Bahwa atas dasar komitmen untuk menjaga, mengawal, membela, dan mempertahankan bangsa dan negara Indonesia yang berdasar Pancasila dan Undang-Undang Dasar Negara Republik Indonesia Tahun 1945, umat Islam Indonesia berkewajiban untuk mengawal dan meluruskan kembali arah kehidupan berbangsa dan bernegara yang menyimpang dari tujuan didirikannya negara-bangsa ini, sila-sila dalam Pancasila, dan ajaran agama.

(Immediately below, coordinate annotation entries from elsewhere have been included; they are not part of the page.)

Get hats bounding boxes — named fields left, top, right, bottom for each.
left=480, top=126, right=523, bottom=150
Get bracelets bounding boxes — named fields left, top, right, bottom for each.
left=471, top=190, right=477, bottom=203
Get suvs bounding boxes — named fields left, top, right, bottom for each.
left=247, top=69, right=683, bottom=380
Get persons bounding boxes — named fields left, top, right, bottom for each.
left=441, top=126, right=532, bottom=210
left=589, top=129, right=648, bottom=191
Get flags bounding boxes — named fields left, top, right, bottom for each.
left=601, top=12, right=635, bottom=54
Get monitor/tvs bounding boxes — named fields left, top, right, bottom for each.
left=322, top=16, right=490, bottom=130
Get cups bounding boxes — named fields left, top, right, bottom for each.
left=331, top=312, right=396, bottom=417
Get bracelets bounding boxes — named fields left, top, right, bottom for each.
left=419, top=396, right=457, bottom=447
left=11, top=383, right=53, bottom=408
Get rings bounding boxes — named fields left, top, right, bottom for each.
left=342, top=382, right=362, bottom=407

Bahwa sebagai wujud tanggungjawab keagamaan (mas’uliyah diniyah), tanggung jawab kebangsaan (mas’uliyah wathaniyah), dan tanggungjawab keumatan, setelah mencermati kondisi umat, bangsa, dan negara saat ini, dengan senantiasa memohon perlindungan dan ridla Allah SWT, Kongres Umat Islam Indonesia (KUII) VII Tahun 2020 menyampaikan DEKLARASI BANGKA BELITUNG sebagai berikut:

Pertama: Menyeru segenap warga bangsa, khususnya para pemimpin negara, untuk tidak mempertentangkan pola pikir kebangsaan dengan pola pikir keagamaan. Hal itu merupakan bentuk pengingkaran atas kesepakatan nasional (al-mitsaq al-wathani) yang menjadikan Pancasila sebagai dasar negara dan UUD Negara Republik Indonesia Tahun 1945 sebagai landasan konstitusi negara.

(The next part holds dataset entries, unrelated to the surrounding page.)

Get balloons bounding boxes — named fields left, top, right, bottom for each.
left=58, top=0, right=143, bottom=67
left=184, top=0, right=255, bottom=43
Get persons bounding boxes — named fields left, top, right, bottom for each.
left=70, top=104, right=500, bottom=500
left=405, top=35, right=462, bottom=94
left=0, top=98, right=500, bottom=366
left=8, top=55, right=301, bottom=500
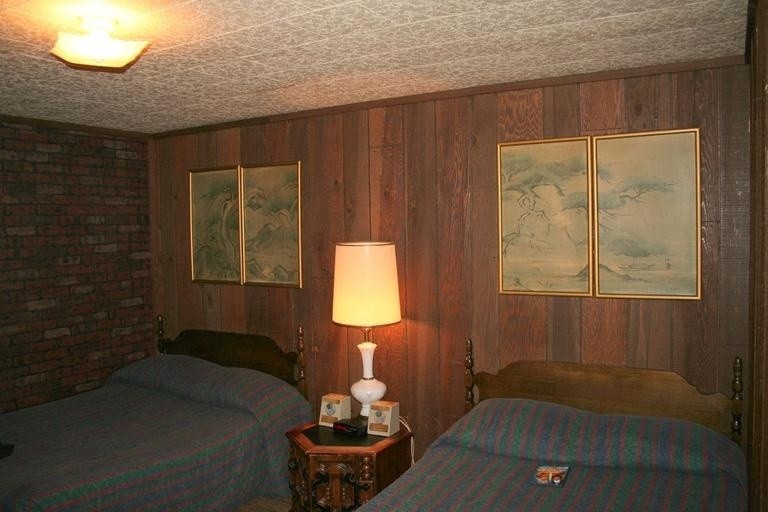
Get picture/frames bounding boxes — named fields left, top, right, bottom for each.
left=187, top=159, right=303, bottom=291
left=494, top=126, right=702, bottom=302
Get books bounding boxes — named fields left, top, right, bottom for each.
left=527, top=464, right=570, bottom=490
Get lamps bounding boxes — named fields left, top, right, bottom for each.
left=331, top=241, right=404, bottom=419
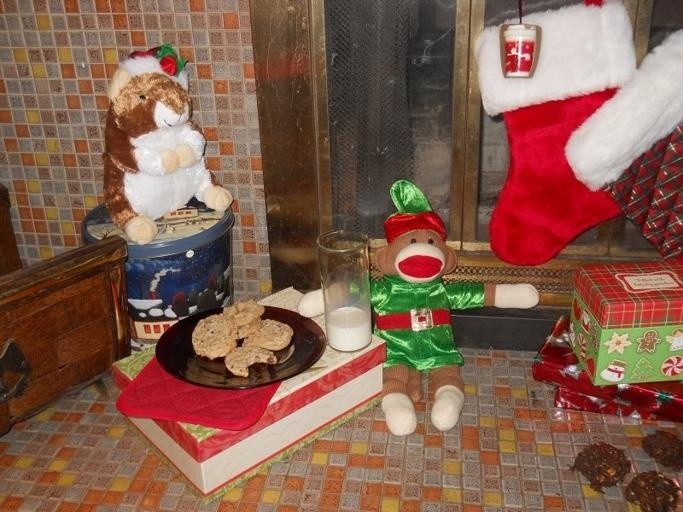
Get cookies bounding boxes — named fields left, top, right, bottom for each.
left=566, top=441, right=632, bottom=494
left=624, top=470, right=680, bottom=512
left=191, top=298, right=296, bottom=378
left=642, top=430, right=683, bottom=472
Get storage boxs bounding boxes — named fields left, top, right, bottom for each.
left=110, top=286, right=386, bottom=504
left=569, top=262, right=683, bottom=386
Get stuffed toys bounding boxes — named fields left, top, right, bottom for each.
left=296, top=178, right=541, bottom=438
left=102, top=44, right=234, bottom=246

Umat Islam Indonesia meyakini, dasar negara tersebut sesuai dan sejalan dengan ajaran agama Islam. Nilai-nilai yang terkandung dalam Pancasila merupakan kristalisasi nilai-nilai agama yang ada di Indonesia. Karena itu, dalam konteks berbangsa dan bernegara, ajaran agama harus diposisikan sebagai sumber hukum, sumber inspirasi, landasan berfikir, dan kaedah penuntun dalam penyusunan peraturan perundang-undangan serta kebijakan negara dan pemerintahan.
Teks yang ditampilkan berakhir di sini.